Sobre Mí – Una mirada consciente

Desde muy pequeño experimenté las heridas de rechazo y humillación. No solo como experiencias puntuales, sino como un entorno emocional que me llevó a adaptarme para sentir pertenencia. Aprendí a escuchar profundamente al otro, a intuir lo que necesitaba, a ocupar un lugar que me asegurara ser visto y aceptado. Esa capacidad, que más tarde se convirtió en una fortaleza profesional, nació en realidad como una estrategia de supervivencia.

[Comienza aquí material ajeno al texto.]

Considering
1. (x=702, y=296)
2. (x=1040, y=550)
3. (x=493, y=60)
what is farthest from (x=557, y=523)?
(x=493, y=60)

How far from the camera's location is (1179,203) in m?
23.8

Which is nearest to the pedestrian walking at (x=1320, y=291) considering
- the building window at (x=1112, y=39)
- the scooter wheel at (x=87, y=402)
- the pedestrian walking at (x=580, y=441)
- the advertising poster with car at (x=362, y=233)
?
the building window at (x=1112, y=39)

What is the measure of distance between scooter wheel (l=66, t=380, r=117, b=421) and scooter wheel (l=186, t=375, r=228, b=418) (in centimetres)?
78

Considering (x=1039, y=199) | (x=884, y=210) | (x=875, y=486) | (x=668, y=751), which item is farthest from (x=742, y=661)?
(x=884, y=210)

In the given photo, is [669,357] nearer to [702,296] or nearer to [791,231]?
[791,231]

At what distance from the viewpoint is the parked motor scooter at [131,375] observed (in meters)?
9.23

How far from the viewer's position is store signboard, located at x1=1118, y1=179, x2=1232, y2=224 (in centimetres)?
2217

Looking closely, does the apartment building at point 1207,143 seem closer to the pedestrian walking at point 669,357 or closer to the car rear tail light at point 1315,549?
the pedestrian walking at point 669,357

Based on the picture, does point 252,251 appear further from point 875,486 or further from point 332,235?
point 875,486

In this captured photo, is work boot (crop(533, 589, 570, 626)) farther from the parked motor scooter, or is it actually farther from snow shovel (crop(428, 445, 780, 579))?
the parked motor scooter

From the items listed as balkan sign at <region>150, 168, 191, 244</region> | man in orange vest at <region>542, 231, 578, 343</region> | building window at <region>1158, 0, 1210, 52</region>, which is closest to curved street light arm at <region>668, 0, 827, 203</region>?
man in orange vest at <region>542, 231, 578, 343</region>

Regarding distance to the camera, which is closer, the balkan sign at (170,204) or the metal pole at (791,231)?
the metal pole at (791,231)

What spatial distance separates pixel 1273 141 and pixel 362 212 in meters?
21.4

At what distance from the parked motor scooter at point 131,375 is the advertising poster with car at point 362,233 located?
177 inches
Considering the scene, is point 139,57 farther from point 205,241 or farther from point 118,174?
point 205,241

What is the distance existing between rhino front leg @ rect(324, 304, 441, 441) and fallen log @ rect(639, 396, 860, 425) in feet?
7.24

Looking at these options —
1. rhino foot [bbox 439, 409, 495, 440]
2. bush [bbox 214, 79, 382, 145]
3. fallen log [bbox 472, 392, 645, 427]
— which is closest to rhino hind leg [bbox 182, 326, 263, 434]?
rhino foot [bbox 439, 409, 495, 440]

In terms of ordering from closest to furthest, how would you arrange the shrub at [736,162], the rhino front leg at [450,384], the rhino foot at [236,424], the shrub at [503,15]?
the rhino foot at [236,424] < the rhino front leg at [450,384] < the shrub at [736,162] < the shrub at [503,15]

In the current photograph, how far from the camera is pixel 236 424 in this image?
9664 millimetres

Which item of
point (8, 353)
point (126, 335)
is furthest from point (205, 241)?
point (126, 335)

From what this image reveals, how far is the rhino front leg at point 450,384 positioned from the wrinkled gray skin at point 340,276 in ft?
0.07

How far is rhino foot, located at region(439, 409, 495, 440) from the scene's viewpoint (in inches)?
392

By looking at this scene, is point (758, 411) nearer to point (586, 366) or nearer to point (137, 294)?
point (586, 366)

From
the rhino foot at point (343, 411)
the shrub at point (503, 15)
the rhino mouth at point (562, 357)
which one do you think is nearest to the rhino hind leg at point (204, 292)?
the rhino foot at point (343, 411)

En ese movimiento fui perdiendo el contacto con mi propia autenticidad. Asumí responsabilidades emocionales que no me correspondían y, sin darme cuenta, dejé de responsabilizarme de mis propias decisiones, necesidades y emociones. Durante mucho tiempo no viví desde la verdad de lo que era, sino desde el miedo a no ser querido, a no ser suficiente o a no encajar en la idea de amor que había aprendido.

Las experiencias más dolorosas de mi vida fueron, paradójicamente, las que me abrieron a una comprensión más amplia: incluso en medio del dolor, siempre intuí que había un propósito mayor que todavía no alcanzaba a ver.

Mi trabajo personal me llevó a desarrollar una práctica consciente para no perderme en lo que se movía dentro de mí. Ahí comprendí que el cuerpo es una herramienta esencial de escucha y verdad. A través de él recibimos información, señales y posibilidades de elección que no surgen desde la mente. También entendí que, si no cuestionamos la narrativa que nos contamos, no es posible habitar un espacio real de seguridad interna. Solo cuando la mente se relaja y el cuerpo se siente a salvo, puede emerger aquello que necesita mostrarse, integrarse u ofrecerse.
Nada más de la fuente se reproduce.